News Item

Board Resolution Honors President Daniel Ball on his Impending Retirement

June 17, 2015

Lander University’s Board of Trustees has given an official send-off to Dr. Daniel Ball, who will retire as Lander president on June 30th. At a gathering preceding its regular Board meeting on June 17, trustees presented Ball with a resolution, noting his 15 years of service as Lander’s 12th president, the fifth longest-serving president in the university’s 143-year history.

The resolution focused on his many accomplishments since taking office in July of 2000. It outlined the growth of the campus, expansion of student affairs and academic programs, the strengthening of faculty and staff, and the diversity in enrollment.

It said he has also been “a bricks and mortar” president with the construction of a new main entrance; two student residence halls, the newest of which will be ready for occupancy this fall; the Jeff May Complex on Montague Avenue; and the renovation and modernization of other facilities on campus.

The resolution noted that Ball led the most successful comprehensive campaign in Lander history, a six-year endeavor that exceeded its $15 million goal by $800,000. It praised his open-door policy and his personality and charisma, which made people feel welcome and comfortable in his presence.

It also cited his having received The Order of the Palmetto, South Carolina’s highest civilian honor awarded for extraordinary lifetime service and achievements.

The trustees expressed their deepest appreciation and respect for Ball and extended best wishes that, in retirement, he and his wife, Marjorie, will enjoy much happiness and contentment.

Ball’s retirement will close out his career in education that began 50 years ago when, fresh out of college, he began teaching biology and chemistry at a high school in Missouri, his home state.
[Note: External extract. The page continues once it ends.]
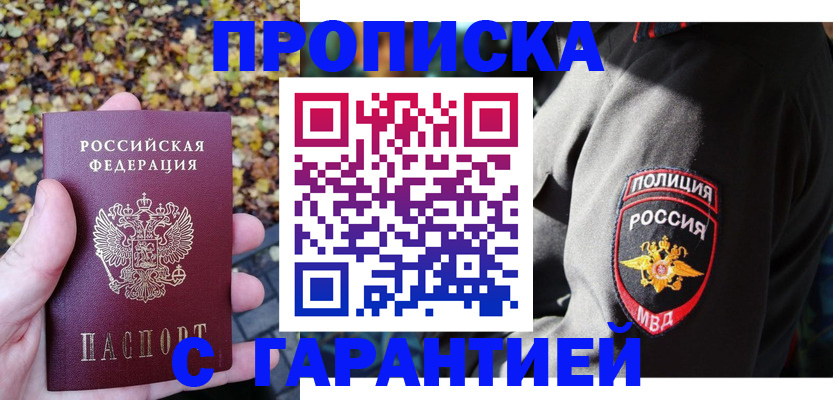 регистрация для дет. сада в Семёнове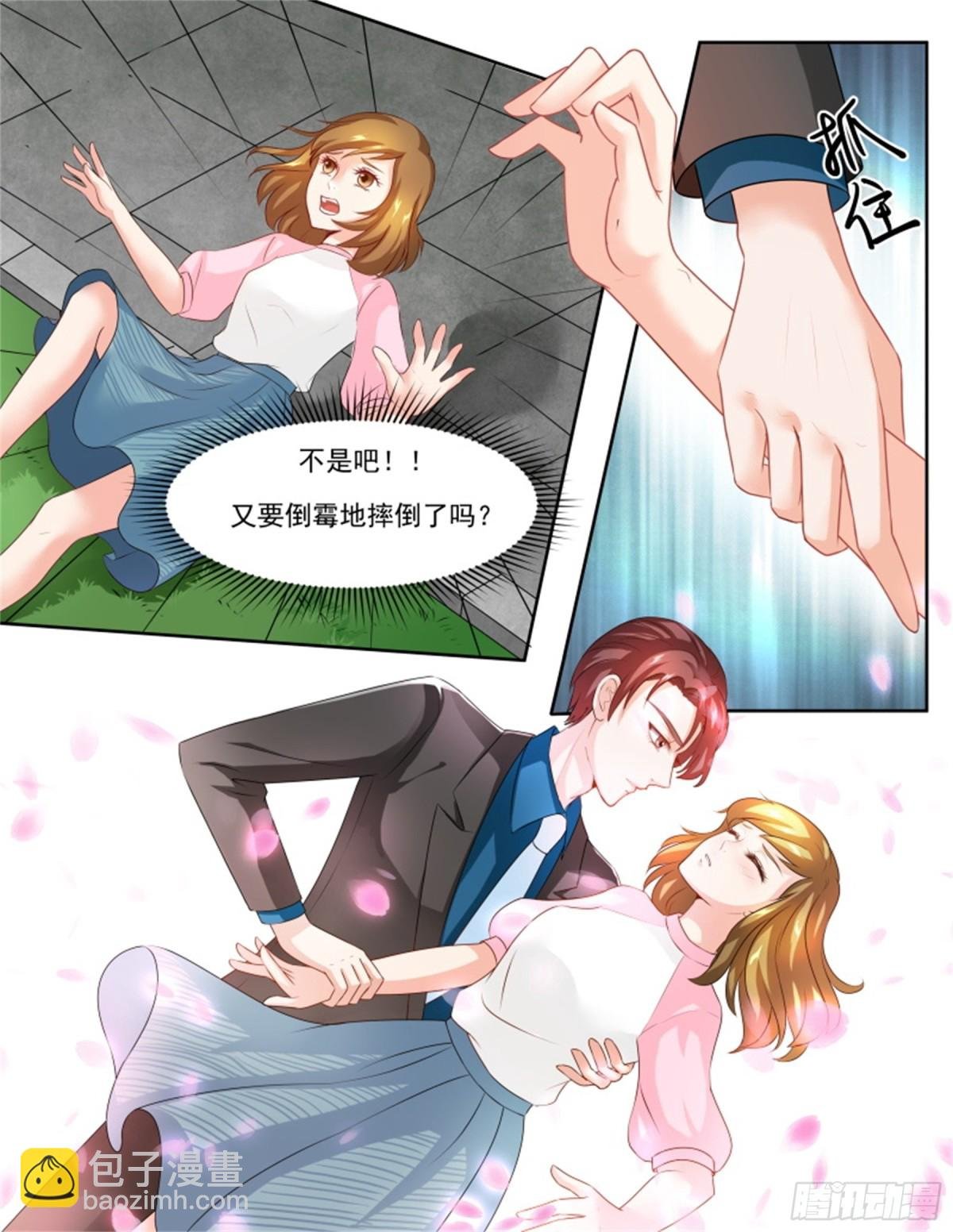 王妃要侍寝·五十八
He taught there for five years and, after earning his master’s and doctoral degrees, he followed a career path that took him to colleges and universities in five states, where he held upper-level positions as a professor and senior administrator.

His journey led to what would be his final academic assignment when he and his wife, Marjorie, arrived in Greenwood after the Board of Trustees selected him from among 80 candidates to succeed Dr. William Moran as president.

Jack Lawrence, of Spartanburg, has served for more than 10 years as a member of Lander’s Board of Trustees, which he now chairs. He said, “Dr. Ball has been “a great leader, one of our best presidents.”

Lawrence said Ball added many programs and strengthened the university, giving it visibility across the state. He added that curriculum changes and physical improvements on campus have made Lander more competitive with other colleges and universities in attracting and retaining students.

Vice president for Student Affairs Randy Bouknight said Ball has been a student-centered president. “Dr. Ball has been a champion for students. He is visible among the students and it means a lot to them to know they have access to him.” Bouknight added, “He has created a family atmosphere on campus.” 

Since becoming president in 2000, Ball has officiated at 30 Lander commencement ceremonies and awarded degrees to over 7,200 graduates.

When asked about his accomplishments as president, Ball pointed to what he labeled “the little things,” like Lander becoming a smoke-free campus in 2007. At his urging, trustees voted to make Lander the first state college or university in South Carolina to institute a tobacco-free policy.

He doesn’t mention it as an accomplishment, but Ball has twice been crowned South Carolina Checkers Champion, winning tournaments in Pendleton in 2005 and 2006.

In addition to his retirement, 2015 will mark another milestone in the lives of the Balls for, on Oct. 2, they will celebrate their 50th wedding anniversary. They are the parents of two sons, David and Stephen, and have three grandchildren: Alexa, 16; and twins Ryan and Zachary, 13.

The Balls plan to continue living in their home on Stanley Avenue, across the street from the campus, almost in the shadow of the Bell Tower atop historic Laura Lander Hall.